* [WHAT YOU HAVE TO DO]
Write the next part of the piece on Numerai's payout scheme and collaboration, beginning right after its last sentence.

Numerai’s payout scheme disincentivises collaboration…

…and I think that’s bad for everyone.

Numerai’s uniqueness relies on the fact that they have a thousand data scientists work for them to predict the stock market, while the average hedge fund might have a few dozen. But lately, I’ve been wondering whether a thousand data scientists who compete against each other are better than a dozen who collaborate. Because, unfortunately, MMC disincentivises collaboration.

Numerai’s stated goal for the original tournament is to maximise the correlation between the meta-model predictions and the targets. To achieve this, Numerai would like to ensemble predictions from their participants that

  • have a high correlation with the targets (call this “goal 1”) and
  • are independent from each other (“goal 2”).

Note that the more goal 1 is fulfilled, the less important goal 2 becomes; if one user submits “perfect” predictions, Numerai would actually like every user to submit the same­­—completely dependent—predictions.

To achieve their goal(s), Numerai try to devise a tournament payout scheme which makes participants internalise these goals. To facilitate an internalisation of goal 1, participants receive a return on their investment equal to their predictions’ correlation with the targets (“CORR”). To facilitate an internalisation of goal 2 is more intricate, since independence can only be defined in relationship to other participants and is thus a moving target. Numerai are currently trying to achieve this internalisation by giving participants the possibility to receive a return on their investment equal to (a multiple of) their predictions’ correlation with the targets after the former have been orthogonalised to the meta-model’s predictions (“MMC”). Note that MMC reflects both goal 1 and 2 simultaneously.

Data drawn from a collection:
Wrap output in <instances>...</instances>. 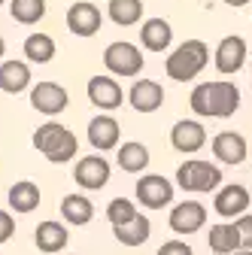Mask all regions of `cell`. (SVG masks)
<instances>
[{
	"label": "cell",
	"instance_id": "6da1fadb",
	"mask_svg": "<svg viewBox=\"0 0 252 255\" xmlns=\"http://www.w3.org/2000/svg\"><path fill=\"white\" fill-rule=\"evenodd\" d=\"M192 110L198 116H207V119H228L237 113L240 107V88L234 82H225V79H216V82H201L192 98H188Z\"/></svg>",
	"mask_w": 252,
	"mask_h": 255
},
{
	"label": "cell",
	"instance_id": "7a4b0ae2",
	"mask_svg": "<svg viewBox=\"0 0 252 255\" xmlns=\"http://www.w3.org/2000/svg\"><path fill=\"white\" fill-rule=\"evenodd\" d=\"M34 149H40L46 155V161L64 164V161H70V158H76L79 140H76L73 131H67L64 125L46 122V125H40L37 131H34Z\"/></svg>",
	"mask_w": 252,
	"mask_h": 255
},
{
	"label": "cell",
	"instance_id": "3957f363",
	"mask_svg": "<svg viewBox=\"0 0 252 255\" xmlns=\"http://www.w3.org/2000/svg\"><path fill=\"white\" fill-rule=\"evenodd\" d=\"M207 61H210V49H207L204 40H185L176 52L167 55L164 70H167L170 79L188 82V79H195V76L207 67Z\"/></svg>",
	"mask_w": 252,
	"mask_h": 255
},
{
	"label": "cell",
	"instance_id": "277c9868",
	"mask_svg": "<svg viewBox=\"0 0 252 255\" xmlns=\"http://www.w3.org/2000/svg\"><path fill=\"white\" fill-rule=\"evenodd\" d=\"M219 182H222V170L210 161H198V158L185 161L176 170V185L182 191H213L219 188Z\"/></svg>",
	"mask_w": 252,
	"mask_h": 255
},
{
	"label": "cell",
	"instance_id": "5b68a950",
	"mask_svg": "<svg viewBox=\"0 0 252 255\" xmlns=\"http://www.w3.org/2000/svg\"><path fill=\"white\" fill-rule=\"evenodd\" d=\"M104 64H107V70L116 73V76H137L143 70V52L134 46V43H110L104 49Z\"/></svg>",
	"mask_w": 252,
	"mask_h": 255
},
{
	"label": "cell",
	"instance_id": "8992f818",
	"mask_svg": "<svg viewBox=\"0 0 252 255\" xmlns=\"http://www.w3.org/2000/svg\"><path fill=\"white\" fill-rule=\"evenodd\" d=\"M137 201L146 210H161L173 201V185L170 179L158 176V173H146L137 179Z\"/></svg>",
	"mask_w": 252,
	"mask_h": 255
},
{
	"label": "cell",
	"instance_id": "52a82bcc",
	"mask_svg": "<svg viewBox=\"0 0 252 255\" xmlns=\"http://www.w3.org/2000/svg\"><path fill=\"white\" fill-rule=\"evenodd\" d=\"M67 104H70V94L58 82H40L30 88V107L43 116H58L61 110H67Z\"/></svg>",
	"mask_w": 252,
	"mask_h": 255
},
{
	"label": "cell",
	"instance_id": "ba28073f",
	"mask_svg": "<svg viewBox=\"0 0 252 255\" xmlns=\"http://www.w3.org/2000/svg\"><path fill=\"white\" fill-rule=\"evenodd\" d=\"M73 179H76L79 188H88V191L104 188L110 182V164H107V158H101V155L82 158V161L76 164V170H73Z\"/></svg>",
	"mask_w": 252,
	"mask_h": 255
},
{
	"label": "cell",
	"instance_id": "9c48e42d",
	"mask_svg": "<svg viewBox=\"0 0 252 255\" xmlns=\"http://www.w3.org/2000/svg\"><path fill=\"white\" fill-rule=\"evenodd\" d=\"M204 222H207V210L198 201H182L170 213V228L176 234H195L204 228Z\"/></svg>",
	"mask_w": 252,
	"mask_h": 255
},
{
	"label": "cell",
	"instance_id": "30bf717a",
	"mask_svg": "<svg viewBox=\"0 0 252 255\" xmlns=\"http://www.w3.org/2000/svg\"><path fill=\"white\" fill-rule=\"evenodd\" d=\"M67 27L73 30L76 37H94L101 30V9L94 3L79 0V3H73L67 9Z\"/></svg>",
	"mask_w": 252,
	"mask_h": 255
},
{
	"label": "cell",
	"instance_id": "8fae6325",
	"mask_svg": "<svg viewBox=\"0 0 252 255\" xmlns=\"http://www.w3.org/2000/svg\"><path fill=\"white\" fill-rule=\"evenodd\" d=\"M243 64H246V40L243 37H225L216 49V70L231 76Z\"/></svg>",
	"mask_w": 252,
	"mask_h": 255
},
{
	"label": "cell",
	"instance_id": "7c38bea8",
	"mask_svg": "<svg viewBox=\"0 0 252 255\" xmlns=\"http://www.w3.org/2000/svg\"><path fill=\"white\" fill-rule=\"evenodd\" d=\"M213 155L222 164H243L249 149H246V140L237 131H222V134L213 137Z\"/></svg>",
	"mask_w": 252,
	"mask_h": 255
},
{
	"label": "cell",
	"instance_id": "4fadbf2b",
	"mask_svg": "<svg viewBox=\"0 0 252 255\" xmlns=\"http://www.w3.org/2000/svg\"><path fill=\"white\" fill-rule=\"evenodd\" d=\"M170 143H173V149H179V152H198V149L207 143V131H204L201 122H195V119H182V122L173 125Z\"/></svg>",
	"mask_w": 252,
	"mask_h": 255
},
{
	"label": "cell",
	"instance_id": "5bb4252c",
	"mask_svg": "<svg viewBox=\"0 0 252 255\" xmlns=\"http://www.w3.org/2000/svg\"><path fill=\"white\" fill-rule=\"evenodd\" d=\"M88 101L98 110H116L122 104V85L110 76H91L88 79Z\"/></svg>",
	"mask_w": 252,
	"mask_h": 255
},
{
	"label": "cell",
	"instance_id": "9a60e30c",
	"mask_svg": "<svg viewBox=\"0 0 252 255\" xmlns=\"http://www.w3.org/2000/svg\"><path fill=\"white\" fill-rule=\"evenodd\" d=\"M119 122L113 116H94L88 122V143L94 149H101V152H110L119 146Z\"/></svg>",
	"mask_w": 252,
	"mask_h": 255
},
{
	"label": "cell",
	"instance_id": "2e32d148",
	"mask_svg": "<svg viewBox=\"0 0 252 255\" xmlns=\"http://www.w3.org/2000/svg\"><path fill=\"white\" fill-rule=\"evenodd\" d=\"M249 201H252V198H249V191H246L243 185H225V188L216 195L213 207H216L219 216L234 219V216H243V213L249 210Z\"/></svg>",
	"mask_w": 252,
	"mask_h": 255
},
{
	"label": "cell",
	"instance_id": "e0dca14e",
	"mask_svg": "<svg viewBox=\"0 0 252 255\" xmlns=\"http://www.w3.org/2000/svg\"><path fill=\"white\" fill-rule=\"evenodd\" d=\"M164 104V88L155 79H137L131 88V107L137 113H155Z\"/></svg>",
	"mask_w": 252,
	"mask_h": 255
},
{
	"label": "cell",
	"instance_id": "ac0fdd59",
	"mask_svg": "<svg viewBox=\"0 0 252 255\" xmlns=\"http://www.w3.org/2000/svg\"><path fill=\"white\" fill-rule=\"evenodd\" d=\"M210 249L216 255H234L243 249V240H240V231H237V222H219V225L210 228Z\"/></svg>",
	"mask_w": 252,
	"mask_h": 255
},
{
	"label": "cell",
	"instance_id": "d6986e66",
	"mask_svg": "<svg viewBox=\"0 0 252 255\" xmlns=\"http://www.w3.org/2000/svg\"><path fill=\"white\" fill-rule=\"evenodd\" d=\"M30 85V67L24 61H3L0 64V91L21 94Z\"/></svg>",
	"mask_w": 252,
	"mask_h": 255
},
{
	"label": "cell",
	"instance_id": "ffe728a7",
	"mask_svg": "<svg viewBox=\"0 0 252 255\" xmlns=\"http://www.w3.org/2000/svg\"><path fill=\"white\" fill-rule=\"evenodd\" d=\"M173 40V27L164 21V18H149L143 27H140V43L149 49V52H164Z\"/></svg>",
	"mask_w": 252,
	"mask_h": 255
},
{
	"label": "cell",
	"instance_id": "44dd1931",
	"mask_svg": "<svg viewBox=\"0 0 252 255\" xmlns=\"http://www.w3.org/2000/svg\"><path fill=\"white\" fill-rule=\"evenodd\" d=\"M116 164L125 170V173H143L146 167H149V149L143 146V143H125V146H119V152H116Z\"/></svg>",
	"mask_w": 252,
	"mask_h": 255
},
{
	"label": "cell",
	"instance_id": "7402d4cb",
	"mask_svg": "<svg viewBox=\"0 0 252 255\" xmlns=\"http://www.w3.org/2000/svg\"><path fill=\"white\" fill-rule=\"evenodd\" d=\"M6 201H9V207H12L15 213H34V210L40 207V188H37V182L21 179V182H15V185L9 188Z\"/></svg>",
	"mask_w": 252,
	"mask_h": 255
},
{
	"label": "cell",
	"instance_id": "603a6c76",
	"mask_svg": "<svg viewBox=\"0 0 252 255\" xmlns=\"http://www.w3.org/2000/svg\"><path fill=\"white\" fill-rule=\"evenodd\" d=\"M34 240L43 252H61L67 246V228L61 222H40L34 231Z\"/></svg>",
	"mask_w": 252,
	"mask_h": 255
},
{
	"label": "cell",
	"instance_id": "cb8c5ba5",
	"mask_svg": "<svg viewBox=\"0 0 252 255\" xmlns=\"http://www.w3.org/2000/svg\"><path fill=\"white\" fill-rule=\"evenodd\" d=\"M61 213H64V219L70 225H88L94 219V204L85 195H67L61 201Z\"/></svg>",
	"mask_w": 252,
	"mask_h": 255
},
{
	"label": "cell",
	"instance_id": "d4e9b609",
	"mask_svg": "<svg viewBox=\"0 0 252 255\" xmlns=\"http://www.w3.org/2000/svg\"><path fill=\"white\" fill-rule=\"evenodd\" d=\"M24 58L30 64H49L55 58V40L49 34H30L24 40Z\"/></svg>",
	"mask_w": 252,
	"mask_h": 255
},
{
	"label": "cell",
	"instance_id": "484cf974",
	"mask_svg": "<svg viewBox=\"0 0 252 255\" xmlns=\"http://www.w3.org/2000/svg\"><path fill=\"white\" fill-rule=\"evenodd\" d=\"M113 234H116V240L125 243V246H143V243L149 240V234H152V225H149L146 216H137V219L128 222L125 228H113Z\"/></svg>",
	"mask_w": 252,
	"mask_h": 255
},
{
	"label": "cell",
	"instance_id": "4316f807",
	"mask_svg": "<svg viewBox=\"0 0 252 255\" xmlns=\"http://www.w3.org/2000/svg\"><path fill=\"white\" fill-rule=\"evenodd\" d=\"M110 18L122 27H131L143 15V0H110Z\"/></svg>",
	"mask_w": 252,
	"mask_h": 255
},
{
	"label": "cell",
	"instance_id": "83f0119b",
	"mask_svg": "<svg viewBox=\"0 0 252 255\" xmlns=\"http://www.w3.org/2000/svg\"><path fill=\"white\" fill-rule=\"evenodd\" d=\"M9 12L18 24H37L46 15V0H12Z\"/></svg>",
	"mask_w": 252,
	"mask_h": 255
},
{
	"label": "cell",
	"instance_id": "f1b7e54d",
	"mask_svg": "<svg viewBox=\"0 0 252 255\" xmlns=\"http://www.w3.org/2000/svg\"><path fill=\"white\" fill-rule=\"evenodd\" d=\"M140 213H137V207H134V201H128V198H113L110 201V207H107V219L113 222V228H125L128 222H134Z\"/></svg>",
	"mask_w": 252,
	"mask_h": 255
},
{
	"label": "cell",
	"instance_id": "f546056e",
	"mask_svg": "<svg viewBox=\"0 0 252 255\" xmlns=\"http://www.w3.org/2000/svg\"><path fill=\"white\" fill-rule=\"evenodd\" d=\"M237 231H240L243 249H246V252H252V216H240V222H237Z\"/></svg>",
	"mask_w": 252,
	"mask_h": 255
},
{
	"label": "cell",
	"instance_id": "4dcf8cb0",
	"mask_svg": "<svg viewBox=\"0 0 252 255\" xmlns=\"http://www.w3.org/2000/svg\"><path fill=\"white\" fill-rule=\"evenodd\" d=\"M12 234H15V219L6 210H0V243L12 240Z\"/></svg>",
	"mask_w": 252,
	"mask_h": 255
},
{
	"label": "cell",
	"instance_id": "1f68e13d",
	"mask_svg": "<svg viewBox=\"0 0 252 255\" xmlns=\"http://www.w3.org/2000/svg\"><path fill=\"white\" fill-rule=\"evenodd\" d=\"M158 255H192V246H185L182 240H170L158 249Z\"/></svg>",
	"mask_w": 252,
	"mask_h": 255
},
{
	"label": "cell",
	"instance_id": "d6a6232c",
	"mask_svg": "<svg viewBox=\"0 0 252 255\" xmlns=\"http://www.w3.org/2000/svg\"><path fill=\"white\" fill-rule=\"evenodd\" d=\"M228 6H243V3H249V0H225Z\"/></svg>",
	"mask_w": 252,
	"mask_h": 255
},
{
	"label": "cell",
	"instance_id": "836d02e7",
	"mask_svg": "<svg viewBox=\"0 0 252 255\" xmlns=\"http://www.w3.org/2000/svg\"><path fill=\"white\" fill-rule=\"evenodd\" d=\"M3 52H6V43H3V37H0V58H3Z\"/></svg>",
	"mask_w": 252,
	"mask_h": 255
},
{
	"label": "cell",
	"instance_id": "e575fe53",
	"mask_svg": "<svg viewBox=\"0 0 252 255\" xmlns=\"http://www.w3.org/2000/svg\"><path fill=\"white\" fill-rule=\"evenodd\" d=\"M234 255H252V252H246V249H240V252H234Z\"/></svg>",
	"mask_w": 252,
	"mask_h": 255
},
{
	"label": "cell",
	"instance_id": "d590c367",
	"mask_svg": "<svg viewBox=\"0 0 252 255\" xmlns=\"http://www.w3.org/2000/svg\"><path fill=\"white\" fill-rule=\"evenodd\" d=\"M3 3H6V0H0V6H3Z\"/></svg>",
	"mask_w": 252,
	"mask_h": 255
}]
</instances>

* [OUTPUT FOR THIS EXERCISE]
If we are in a world of participants who are completely isolated, the current payout scheme should work reasonably well. One issue is that participants cannot properly train their models for MMC. This makes it hard for them to internalise goal 2. A (flawed) remedy could be to publish historical meta-model predictions to use in training. Another issue is the opaqueness and volatility of MMC. A more radical remedy for this problem would be an overhaul of the payout scheme. For example, participants could receive a return equal to CORR x IND x c, where IND = (1 - CORR W METAMODEL) and c is some scalar. In my experience, correlation with the metamodel is much more stable than MMC and could thus help participants focus on goal 2.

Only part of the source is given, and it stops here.